Amnesty menekankan, tindakan kekerasan seksual meluas dan bertujuan untuk menciptakan ketakutan dan menghina para korban dan kelompok etnis mereka.

Para tentara dan milisi kerap menggunakan kalimat-kalimat kasar, hinaan, dan ancaman. Beberapa penyintas mengatakan pemerkosa mereka mengatakan kepada mereka, “Ini yang pantas kalian terima” dan “Kalian menjijikkan”.

Penyelidikan berlanjut

AFP sebelumnya telah mewawancarai sejumlah penyintas pemerkosaan massal yang dilakukan tentara Ethiopia dan Eritrea.

Pada Rabu, Amnesty menyampaikan fasilitas kesehatan di Tigray mencatat 1.288 kasus kekerasan berbasis gender dari Februari-April 2021, walaupun para dokter menyatakan banyak penyintas yang tidak mendatangi fasilitas kesehatan.

Menurut Amnesty, para penyintas pemerkosaan masih menderita komplikasi kesehatan fisik dan mental yang parah.

Sementara itu banyak penyintas yang mengeluhkan trauma fisik seperti pendarahan yang terus menerus, sakit punggung, imobilitas dan fistula. Selain itu ada juga penyintas yang positif HIV setelah diperkosa.

Pada Februari lalu, Menteri Perempuan Ethiopia, Filsan Abdullahi Ahmed menyampaikan tidak ada keraguan telah terjadi pemerkosaan di Tigray. Sebuah satgas yang dia bentuk sejak saat itu mengirim laporan ke kantor kejaksaan agung.

Pada Selasa, Filsan mengatakan kepada AFP, menjadi kewenangan pejabat penegak hukum untuk menetapkan skala kejahatan tersebut dan siapa yang bertanggung jawab.

“Menurut saya mereka melakukan yang terbaik. Mereka harus berangkat dan benar-benar menyelidiki secara menyeluruh sebelum mereka mengidentifikasi siapa yang melakukan kejahatan tersebut.”

“Saya lebih suka mereka bergerak lebih cepat sehingga saya dapat mengatakan keadilan telah ditegakkan, dan saya berharap kita akan melihat keadilan ditegakkan."

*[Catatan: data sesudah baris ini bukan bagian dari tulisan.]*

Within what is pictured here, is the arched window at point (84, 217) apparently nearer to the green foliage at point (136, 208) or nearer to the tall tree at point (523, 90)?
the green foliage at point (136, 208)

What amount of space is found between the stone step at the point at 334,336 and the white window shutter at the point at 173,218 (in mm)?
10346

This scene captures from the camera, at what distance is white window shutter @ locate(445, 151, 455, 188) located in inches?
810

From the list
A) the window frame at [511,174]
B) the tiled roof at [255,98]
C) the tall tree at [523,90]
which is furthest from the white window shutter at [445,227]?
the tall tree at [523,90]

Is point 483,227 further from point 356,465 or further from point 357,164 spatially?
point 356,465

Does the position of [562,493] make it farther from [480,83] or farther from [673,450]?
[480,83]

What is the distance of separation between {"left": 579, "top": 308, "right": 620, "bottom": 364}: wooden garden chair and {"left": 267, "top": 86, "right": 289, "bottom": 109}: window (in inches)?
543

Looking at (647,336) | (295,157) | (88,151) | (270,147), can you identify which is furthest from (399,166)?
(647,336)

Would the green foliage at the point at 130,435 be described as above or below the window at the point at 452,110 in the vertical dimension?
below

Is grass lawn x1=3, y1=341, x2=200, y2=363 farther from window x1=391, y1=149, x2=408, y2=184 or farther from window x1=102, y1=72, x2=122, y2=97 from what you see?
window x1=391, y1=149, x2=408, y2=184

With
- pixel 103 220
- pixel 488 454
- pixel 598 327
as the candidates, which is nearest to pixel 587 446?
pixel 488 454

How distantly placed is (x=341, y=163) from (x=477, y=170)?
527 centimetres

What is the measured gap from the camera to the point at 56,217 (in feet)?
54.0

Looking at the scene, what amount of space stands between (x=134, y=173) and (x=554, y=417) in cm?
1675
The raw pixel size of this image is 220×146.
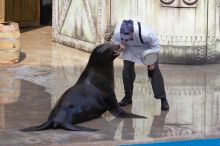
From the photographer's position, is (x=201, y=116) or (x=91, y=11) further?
(x=91, y=11)

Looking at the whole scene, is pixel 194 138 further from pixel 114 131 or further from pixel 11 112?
pixel 11 112

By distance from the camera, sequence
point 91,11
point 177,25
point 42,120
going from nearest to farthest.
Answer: point 42,120, point 177,25, point 91,11

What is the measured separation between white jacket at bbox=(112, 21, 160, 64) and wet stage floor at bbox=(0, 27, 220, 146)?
73 cm

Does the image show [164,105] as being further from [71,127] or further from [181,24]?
[181,24]

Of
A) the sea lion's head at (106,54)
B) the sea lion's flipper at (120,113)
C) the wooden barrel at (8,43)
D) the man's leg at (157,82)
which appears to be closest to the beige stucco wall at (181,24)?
the wooden barrel at (8,43)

Pada Mei, kantor kejaksaan agung menyampaikan tiga tentara dinyatakan bersalah dan dipenjara karena kasus pemerkosaan. Selain itu tambahan 25 personel telah didakwa dengan “melakukan tindakan kekerasan seksual dan pemerkosaan”.

Kantor kejaksaan agung juga mengatakan penyelidikan berlanjut.